Holy Saturday represents those times when a great change has taken place in our lives but we are not yet aware of it. For example, after a deflating blow, often it takes our egos days, months and even years to begin to experience the deep peace of humility that the shattering event has caused. At first we feel only the death throes of what we have called our life — numbness, anger, anxiety, depression. But once the waves have subsided, there emerges the indescribable serenity of the Real Self.
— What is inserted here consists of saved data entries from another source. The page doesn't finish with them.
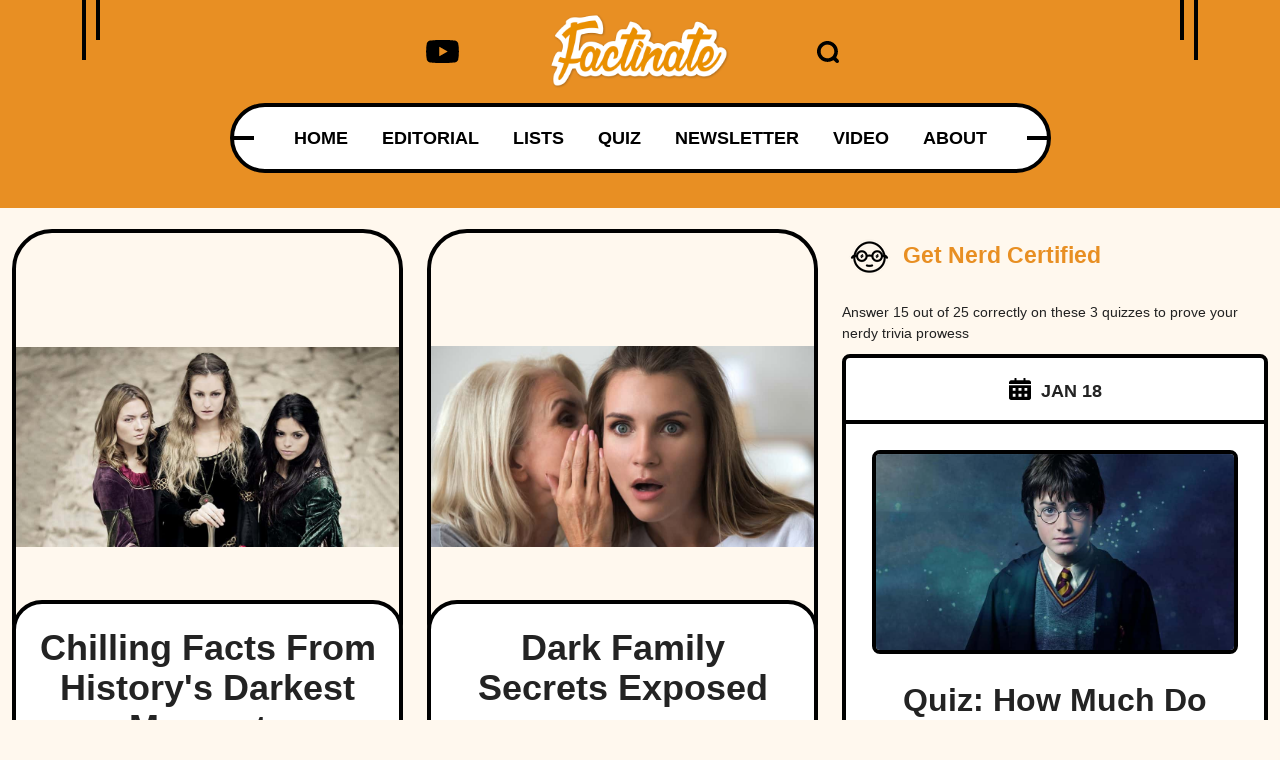

--- FILE ---
content_type: application/javascript; charset=utf-8
request_url: https://fundingchoicesmessages.google.com/f/AGSKWxV9ClUKu7jkEeq5EgO2R2jNvCW_kkC6EmMiHVvGgT1M1S8tvvh2H9LD_HdWxwJwa6ofqpiQkbMEel1XZDn8oR0xZhrq7RRRoDRLcVdEC_ucdL55fxzkJGZnHv0DEMOwjdd-_97id8PrFXWmREAjwusF23tGPTY5QQgpBBSl8QnIuIaGAgBv1ORcY68X/_/adman-_companionad._images/ad_&ad_channel=/adnetwork.
body_size: -1291
content:
window['b6d32bc6-f571-4b75-aecb-179918f2ef40'] = true;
Holy Saturday, is like a seed that has broken open in the ground but has not yet broken through to the surface. The growth that lies in darkness has not yet reached the light of consciousness. And when it finally breaks through to the surface, the effect is often so gentle that we don’t even recognize its presence. This is true regarding various transformations in our lives. C.S. Lewis, for example, compares his experience of coming to believe in Jesus Christ as “when a man, after a long sleep, still lying motionless in bed, becomes aware that he is now awake” (Surprised by joy 237). Lewis had spent many years reading, thinking, inwardly wrestling with and outwardly debating the existence of God and the claims of Christianity, but when the gift of faith finally arrived, he was not engaged in thinking about God nor did he feel deep emotion. Suddenly, he was conscious that faith had been given to him. The moment of transformation comes not with a thunderclap but as a gentle rain falling upon our parched, wearied, and wounded souls — unannounced. Carl Jung once said that when healing arrives, only one word can express its epiphany — miraculous. One moment, something struggled with for years is torturing a person, and the next moment is gone. Psychiatrist Theodore I. Rubin relates how a great personal failure threw him into a pit of depression and self-hate. He could not turn off the self-hating machinery of his mind and spent sleepless hours of self-torturing ruminations. He sought professional help and struggled with his demons to no avail, until one night before going to sleep he decided with his heart, “Leave it all be… That night I slept peacefully. In the morning my depression was gone” (4-5). We experience such miraculous healings in many other ways. For example, one day we discover that certain people or situations that had imprisoned us for years no longer provoke us to fear or rage. Or we respond with joyous alacrity to requests that we had previously done so grudgingly. At such times, we don’t know how the change has taken place or even when it came about. All we know is that the whole inner atmosphere of our soul has been changed. As Saint Teresa once said, often we receive the fruits of our labors all at once.

Holy Saturday, writes Karl Rahner, “is a symbol of everyday life” (24). It expresses the growth that accrues hidden in the darkness of our souls and resurrects in God’s time.

 

~ A Meditation by Fr. Marc Foley, O.C.D.